Шельпяков Сергей


Восьмая Мая








— Не обязательно. У других видов есть возможность приспособиться, мутировать и сохранить свой вид путём передачи изменённого генома следующим поколениям, с каждой мутацией увеличивая свои шансы. Так работает эволюция, а если кто-то нарушает её законы так, как эта медуза, то он обречён, потому что жизнь это изменения. Так что бессмертие для живых существ это не награда, а наказание.
— Это угроза для вида, а разве для одной конкретной медузы это плохо? Тебе-то чем вечность не угодила?
— У всего должен быть смысл и цель. Существование ради существования может позволить себе лишь предмет неодушевлённый. Камень, например. Но даже в его существовании найдётся смысл при условии, что есть, кому искать.
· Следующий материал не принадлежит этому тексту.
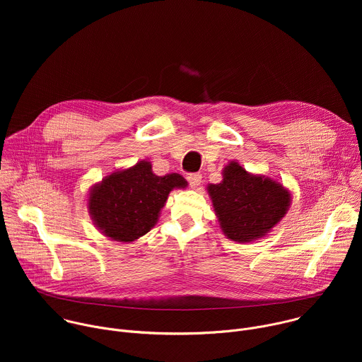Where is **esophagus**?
Masks as SVG:
<instances>
[{"label": "esophagus", "mask_w": 362, "mask_h": 362, "mask_svg": "<svg viewBox=\"0 0 362 362\" xmlns=\"http://www.w3.org/2000/svg\"><path fill=\"white\" fill-rule=\"evenodd\" d=\"M187 180H189L190 187H192V189H196V187H199L200 183H202V175H199V173L189 175V176H187Z\"/></svg>", "instance_id": "obj_1"}]
</instances>
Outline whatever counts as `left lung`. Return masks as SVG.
Instances as JSON below:
<instances>
[{
  "instance_id": "8db88e82",
  "label": "left lung",
  "mask_w": 362,
  "mask_h": 362,
  "mask_svg": "<svg viewBox=\"0 0 362 362\" xmlns=\"http://www.w3.org/2000/svg\"><path fill=\"white\" fill-rule=\"evenodd\" d=\"M222 175V182L209 185L208 193L228 239L246 243L264 238L286 215L291 192L278 180L252 175L235 160Z\"/></svg>"
}]
</instances>
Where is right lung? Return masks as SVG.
<instances>
[{"label":"right lung","mask_w":362,"mask_h":362,"mask_svg":"<svg viewBox=\"0 0 362 362\" xmlns=\"http://www.w3.org/2000/svg\"><path fill=\"white\" fill-rule=\"evenodd\" d=\"M186 186L182 175L158 176L148 160H140L91 186L87 209L103 235L117 242H134L158 223L169 193Z\"/></svg>","instance_id":"1"}]
</instances>
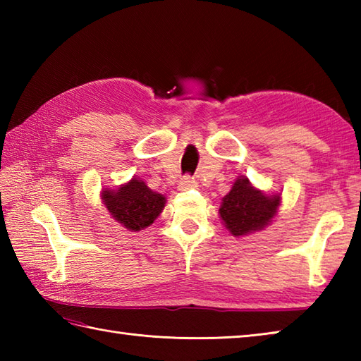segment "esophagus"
Listing matches in <instances>:
<instances>
[{
    "label": "esophagus",
    "instance_id": "1",
    "mask_svg": "<svg viewBox=\"0 0 361 361\" xmlns=\"http://www.w3.org/2000/svg\"><path fill=\"white\" fill-rule=\"evenodd\" d=\"M197 186V183L194 181V178H190V176H183L178 183V190H189Z\"/></svg>",
    "mask_w": 361,
    "mask_h": 361
}]
</instances>
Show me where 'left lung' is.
<instances>
[{
	"mask_svg": "<svg viewBox=\"0 0 361 361\" xmlns=\"http://www.w3.org/2000/svg\"><path fill=\"white\" fill-rule=\"evenodd\" d=\"M281 204V194H267L252 186L248 176L239 175L231 190L221 198L219 216L234 237H245L270 225Z\"/></svg>",
	"mask_w": 361,
	"mask_h": 361,
	"instance_id": "obj_1",
	"label": "left lung"
}]
</instances>
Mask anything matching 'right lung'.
<instances>
[{"label":"right lung","mask_w":361,"mask_h":361,"mask_svg":"<svg viewBox=\"0 0 361 361\" xmlns=\"http://www.w3.org/2000/svg\"><path fill=\"white\" fill-rule=\"evenodd\" d=\"M101 198L110 217L132 233L150 226L166 206V197L152 190L137 175L116 189L104 188Z\"/></svg>","instance_id":"1"}]
</instances>
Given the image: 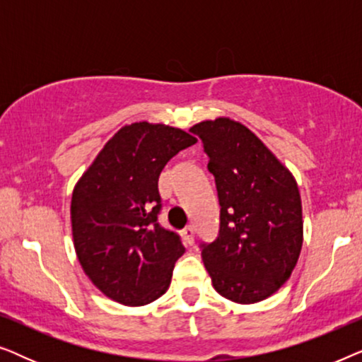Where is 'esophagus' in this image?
Instances as JSON below:
<instances>
[{"label":"esophagus","instance_id":"34e87169","mask_svg":"<svg viewBox=\"0 0 362 362\" xmlns=\"http://www.w3.org/2000/svg\"><path fill=\"white\" fill-rule=\"evenodd\" d=\"M182 240H185L186 245L194 244V229H192V227H186V229L182 230Z\"/></svg>","mask_w":362,"mask_h":362}]
</instances>
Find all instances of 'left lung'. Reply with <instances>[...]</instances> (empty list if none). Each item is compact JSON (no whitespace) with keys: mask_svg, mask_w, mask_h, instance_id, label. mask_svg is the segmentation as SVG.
Here are the masks:
<instances>
[{"mask_svg":"<svg viewBox=\"0 0 362 362\" xmlns=\"http://www.w3.org/2000/svg\"><path fill=\"white\" fill-rule=\"evenodd\" d=\"M189 132L209 158L221 206L219 235L201 244L212 285L235 303L269 298L290 279L303 244L295 177L239 122L216 118Z\"/></svg>","mask_w":362,"mask_h":362,"instance_id":"1","label":"left lung"}]
</instances>
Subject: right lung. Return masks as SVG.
<instances>
[{
  "label": "right lung",
  "mask_w": 362,
  "mask_h": 362,
  "mask_svg": "<svg viewBox=\"0 0 362 362\" xmlns=\"http://www.w3.org/2000/svg\"><path fill=\"white\" fill-rule=\"evenodd\" d=\"M197 140L161 123L120 128L74 187V247L83 272L108 298L141 306L165 293L180 235L158 224V177L181 150Z\"/></svg>",
  "instance_id": "obj_1"
}]
</instances>
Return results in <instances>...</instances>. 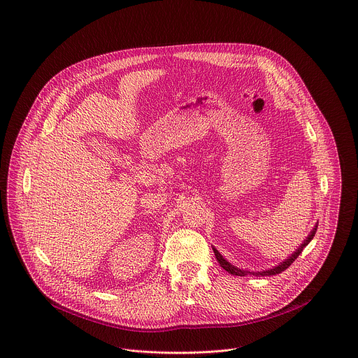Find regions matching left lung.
<instances>
[{
    "label": "left lung",
    "instance_id": "obj_1",
    "mask_svg": "<svg viewBox=\"0 0 358 358\" xmlns=\"http://www.w3.org/2000/svg\"><path fill=\"white\" fill-rule=\"evenodd\" d=\"M316 229H317V224H315V227H313V229L310 231V235L306 238V240L300 244V247L290 255V257H287L285 261H282V262L280 263V264H277V266H274L273 268H268V270H263V271H250V270H243V268H238L236 266H234V264H231V263L228 262L217 250H215V247H213V252H215V258H217V261L218 263L221 264V267L222 268H225L228 273H231V274H234V275H240V277H243V275H247V274H252V275H258V277H261V275H275V274H280L281 271H284L286 270L292 263L294 262V259L301 254V251L306 248V245H308L310 244V240L313 238L315 236V234H316Z\"/></svg>",
    "mask_w": 358,
    "mask_h": 358
}]
</instances>
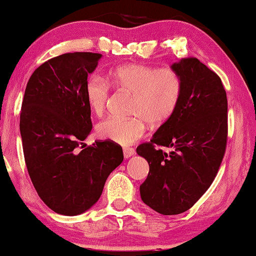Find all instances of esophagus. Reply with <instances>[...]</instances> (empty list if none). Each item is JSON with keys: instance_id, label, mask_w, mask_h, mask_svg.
I'll list each match as a JSON object with an SVG mask.
<instances>
[{"instance_id": "obj_1", "label": "esophagus", "mask_w": 256, "mask_h": 256, "mask_svg": "<svg viewBox=\"0 0 256 256\" xmlns=\"http://www.w3.org/2000/svg\"><path fill=\"white\" fill-rule=\"evenodd\" d=\"M135 155V150L132 148H124V158H129V157Z\"/></svg>"}]
</instances>
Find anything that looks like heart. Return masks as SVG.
<instances>
[{
  "label": "heart",
  "mask_w": 256,
  "mask_h": 256,
  "mask_svg": "<svg viewBox=\"0 0 256 256\" xmlns=\"http://www.w3.org/2000/svg\"><path fill=\"white\" fill-rule=\"evenodd\" d=\"M110 82L118 88L134 94L128 118H110L100 122V138L121 146H130L146 135L148 122L160 126L172 116L180 104L183 84L177 72L141 64L121 65L108 73ZM85 99L90 112L101 116L110 98V84L93 74L86 80Z\"/></svg>",
  "instance_id": "heart-1"
}]
</instances>
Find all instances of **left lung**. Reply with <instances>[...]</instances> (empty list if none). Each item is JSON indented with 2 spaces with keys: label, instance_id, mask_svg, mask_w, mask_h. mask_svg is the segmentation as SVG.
I'll list each match as a JSON object with an SVG mask.
<instances>
[{
  "label": "left lung",
  "instance_id": "left-lung-1",
  "mask_svg": "<svg viewBox=\"0 0 256 256\" xmlns=\"http://www.w3.org/2000/svg\"><path fill=\"white\" fill-rule=\"evenodd\" d=\"M171 70L183 84L180 104L150 142L136 149L149 164L141 199L164 216L188 211L205 194L227 142V96L219 76L197 58L180 59Z\"/></svg>",
  "mask_w": 256,
  "mask_h": 256
}]
</instances>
— Смысл жизни? Ты об этом?
Они переместились обратно на поляну с садовой мебелью. Теперь на столике между ними стояла пузатая бутылка из зеленоватого стекла и пара простых стаканов. По столешнице медленно ползла пушистая гусеница, а по стенкам бутылки изнутри кверху медленно карабкались воздушные пузырьки.
— Дрожжевые микроорганизмы поедают сахар и выделяют газы, насыщая ими свою среду обитания. Так и проживают жизнь, пока не приходит срок умирать. И вот представь, как сидят они в своём загазованном мире и обсуждают меж собой — в чём смысл жизни? А так как кругозор этих существ ограничен рамками своего мирка, то им никогда не понять, что смысл их жизни — делать вино. И если бы у них появилась тяга к религии, то богом для них должен был стать человек — именно он создал их мир в бутылке, создал условия для их существования. Но человеку вовсе не нужна такая паства. Тем более ему не нужно чтобы они жили вечно. Выполнили свою задачу — и до свидания. До следующей бутылки.
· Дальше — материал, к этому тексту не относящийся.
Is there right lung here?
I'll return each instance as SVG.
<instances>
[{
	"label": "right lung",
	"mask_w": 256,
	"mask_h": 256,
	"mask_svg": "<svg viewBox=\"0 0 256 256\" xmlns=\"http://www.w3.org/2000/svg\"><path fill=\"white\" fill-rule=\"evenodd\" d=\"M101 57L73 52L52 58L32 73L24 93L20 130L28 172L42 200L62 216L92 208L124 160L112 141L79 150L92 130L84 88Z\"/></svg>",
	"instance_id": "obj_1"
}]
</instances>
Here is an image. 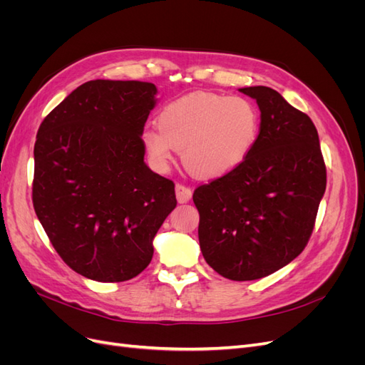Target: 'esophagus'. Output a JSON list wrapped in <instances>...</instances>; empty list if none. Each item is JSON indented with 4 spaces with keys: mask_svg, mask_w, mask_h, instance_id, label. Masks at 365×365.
Listing matches in <instances>:
<instances>
[{
    "mask_svg": "<svg viewBox=\"0 0 365 365\" xmlns=\"http://www.w3.org/2000/svg\"><path fill=\"white\" fill-rule=\"evenodd\" d=\"M175 192H176V200H178L180 204H185V202L190 201V197H192L190 187H187L184 184H176Z\"/></svg>",
    "mask_w": 365,
    "mask_h": 365,
    "instance_id": "esophagus-1",
    "label": "esophagus"
}]
</instances>
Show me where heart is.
<instances>
[{"label": "heart", "instance_id": "1", "mask_svg": "<svg viewBox=\"0 0 365 365\" xmlns=\"http://www.w3.org/2000/svg\"><path fill=\"white\" fill-rule=\"evenodd\" d=\"M158 127L143 130V146L157 169H165L173 150L195 176L213 180L237 169L256 148L262 117L245 97L192 93L165 105Z\"/></svg>", "mask_w": 365, "mask_h": 365}]
</instances>
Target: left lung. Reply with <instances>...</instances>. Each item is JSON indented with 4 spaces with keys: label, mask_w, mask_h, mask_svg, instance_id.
<instances>
[{
    "label": "left lung",
    "mask_w": 365,
    "mask_h": 365,
    "mask_svg": "<svg viewBox=\"0 0 365 365\" xmlns=\"http://www.w3.org/2000/svg\"><path fill=\"white\" fill-rule=\"evenodd\" d=\"M239 91L256 98L262 129L256 148L237 169L197 187L200 247L225 279L267 277L307 245L326 190L318 132L268 86Z\"/></svg>",
    "instance_id": "1"
}]
</instances>
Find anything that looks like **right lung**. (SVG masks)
<instances>
[{"label":"right lung","instance_id":"1","mask_svg":"<svg viewBox=\"0 0 365 365\" xmlns=\"http://www.w3.org/2000/svg\"><path fill=\"white\" fill-rule=\"evenodd\" d=\"M157 86L90 81L43 118L31 200L61 259L96 282H125L152 260L176 207L172 180L145 163L143 130Z\"/></svg>","mask_w":365,"mask_h":365}]
</instances>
Он разлил вино и взял свой стакан. Она взяла свой, отпила и причмокнула:
— Вот это я понимаю — нектар, да и только! Киру бы сюда… — она осеклась, а он улыбнулся.
— Вкусно?
— Не то слово, — она вздохнула. — Знаю ведь, что ненастоящее, а всё равно здорово.
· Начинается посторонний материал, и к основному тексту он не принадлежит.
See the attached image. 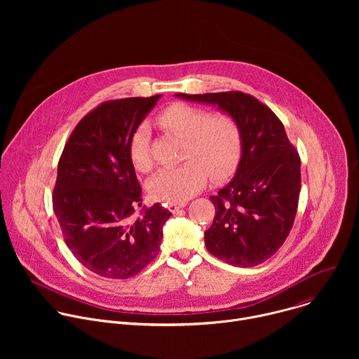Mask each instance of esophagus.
I'll return each instance as SVG.
<instances>
[{
	"instance_id": "obj_1",
	"label": "esophagus",
	"mask_w": 359,
	"mask_h": 359,
	"mask_svg": "<svg viewBox=\"0 0 359 359\" xmlns=\"http://www.w3.org/2000/svg\"><path fill=\"white\" fill-rule=\"evenodd\" d=\"M166 206H168V209H169L172 213H175V212H177L179 209H182V208L186 206V201H168Z\"/></svg>"
}]
</instances>
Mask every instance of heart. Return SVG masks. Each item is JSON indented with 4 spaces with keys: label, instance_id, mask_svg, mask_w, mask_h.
I'll return each mask as SVG.
<instances>
[{
    "label": "heart",
    "instance_id": "obj_1",
    "mask_svg": "<svg viewBox=\"0 0 359 359\" xmlns=\"http://www.w3.org/2000/svg\"><path fill=\"white\" fill-rule=\"evenodd\" d=\"M158 125L184 139V163L162 169L149 183L151 197L161 201H184L206 184L210 176L222 180L237 166L241 156V130L233 116L224 112L175 102L156 118ZM129 156L133 168L149 172L153 165L150 130L142 123L129 137Z\"/></svg>",
    "mask_w": 359,
    "mask_h": 359
}]
</instances>
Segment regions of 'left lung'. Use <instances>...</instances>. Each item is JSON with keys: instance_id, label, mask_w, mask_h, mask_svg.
<instances>
[{"instance_id": "obj_1", "label": "left lung", "mask_w": 359, "mask_h": 359, "mask_svg": "<svg viewBox=\"0 0 359 359\" xmlns=\"http://www.w3.org/2000/svg\"><path fill=\"white\" fill-rule=\"evenodd\" d=\"M176 96L217 105L241 130V159L233 180L212 196L216 215L204 244L236 267L269 260L288 237L301 190V163L283 122L257 97L240 90Z\"/></svg>"}]
</instances>
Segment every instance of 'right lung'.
<instances>
[{"label":"right lung","mask_w":359,"mask_h":359,"mask_svg":"<svg viewBox=\"0 0 359 359\" xmlns=\"http://www.w3.org/2000/svg\"><path fill=\"white\" fill-rule=\"evenodd\" d=\"M161 95L102 102L72 130L58 162L53 206L64 240L89 271L114 280L155 260L172 213L161 203L144 209L129 156V137Z\"/></svg>","instance_id":"obj_1"}]
</instances>
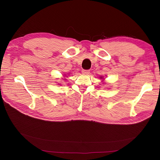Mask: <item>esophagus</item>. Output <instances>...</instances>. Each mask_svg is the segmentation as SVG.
I'll return each mask as SVG.
<instances>
[{
	"label": "esophagus",
	"mask_w": 160,
	"mask_h": 160,
	"mask_svg": "<svg viewBox=\"0 0 160 160\" xmlns=\"http://www.w3.org/2000/svg\"><path fill=\"white\" fill-rule=\"evenodd\" d=\"M82 72L83 74H88L89 73V71L88 70H82Z\"/></svg>",
	"instance_id": "esophagus-1"
}]
</instances>
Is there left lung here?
<instances>
[{"instance_id": "left-lung-1", "label": "left lung", "mask_w": 160, "mask_h": 160, "mask_svg": "<svg viewBox=\"0 0 160 160\" xmlns=\"http://www.w3.org/2000/svg\"><path fill=\"white\" fill-rule=\"evenodd\" d=\"M100 78H102V77H100Z\"/></svg>"}]
</instances>
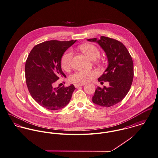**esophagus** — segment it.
Listing matches in <instances>:
<instances>
[{
  "label": "esophagus",
  "mask_w": 158,
  "mask_h": 158,
  "mask_svg": "<svg viewBox=\"0 0 158 158\" xmlns=\"http://www.w3.org/2000/svg\"><path fill=\"white\" fill-rule=\"evenodd\" d=\"M84 85H85V84H75V85H74V86L76 88H78V87H80L81 86H84Z\"/></svg>",
  "instance_id": "34e87169"
}]
</instances>
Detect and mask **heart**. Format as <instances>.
Listing matches in <instances>:
<instances>
[{"instance_id":"1","label":"heart","mask_w":158,"mask_h":158,"mask_svg":"<svg viewBox=\"0 0 158 158\" xmlns=\"http://www.w3.org/2000/svg\"><path fill=\"white\" fill-rule=\"evenodd\" d=\"M81 50L92 60H95L100 57V52L94 45L85 44L80 46ZM73 51L71 49L66 51L61 58V65L65 70H68L72 64ZM98 75L97 71H78L73 73L70 77V80L73 83L84 84L90 81Z\"/></svg>"}]
</instances>
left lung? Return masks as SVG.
<instances>
[{"instance_id": "1", "label": "left lung", "mask_w": 158, "mask_h": 158, "mask_svg": "<svg viewBox=\"0 0 158 158\" xmlns=\"http://www.w3.org/2000/svg\"><path fill=\"white\" fill-rule=\"evenodd\" d=\"M100 44L106 54L109 65L98 81H109L108 87H97L92 101L102 107H110L123 100L129 91L133 78V63L126 47L121 42L101 36L87 39Z\"/></svg>"}]
</instances>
— Чем же ненастоящее? Разве есть у тебя способ отличить? Чтобы так говорить, нужно быть над процессом, а не внутри него.
— Как ты?
— Как я. Мы с тобой существуем в одной вселенной, но в разных мирах. Точнее на разных уровнях. Упрощая, можно сказать, что ты существо материальное, а я энергетическое.
— Это материя? — она оглядела себя и усмехнулась. — Вот это?
— Считай, что ты у меня в гостях. А это тело — как гостевые тапочки.
— Фу ты, нашёл, с чем сравнить!
— Ты хочешь своё тело таким, какое оно сейчас?
Она представила себя после взрыва в оружейной комнате «Бункера» и сказала:
— Что-то не хочется.
Майка хотела спросить о своих перспективах, но чувствовала, что пока не готова. Зная о том, что шесть раз не смогла пережить свой крайний день, помня каждый из шести дней во всех подробностях, она догадывалась уже, что сейчас переходит какой-то важный рубикон. Призрак пытался ей помочь, но не смог, и теперь решение о том, станет крайний день для неё последним или нет, провозгласит Актор, она в этом не сомневалась.
А вот в том, какое это будет решение, уверенности не было. Каким бы милым старичком не выглядел Актор, и каким бы дружеским не казалось их общение, Майка чувствовала, что сущность, скрывающаяся за его образом очень далека от всего человеческого. Даже Призрак по сравнению с Актором представлялся ей близким и понятным, почти родственным существом.
— Расскажи мне о своём мире, — попросила она.
— Для этого у меня нет правильных слов. То есть, их нет у тебя. Ты слышишь только то, что понимаешь.
— Ты прекрасно говоришь на моём языке, — она улыбнулась, — без всякого акцента.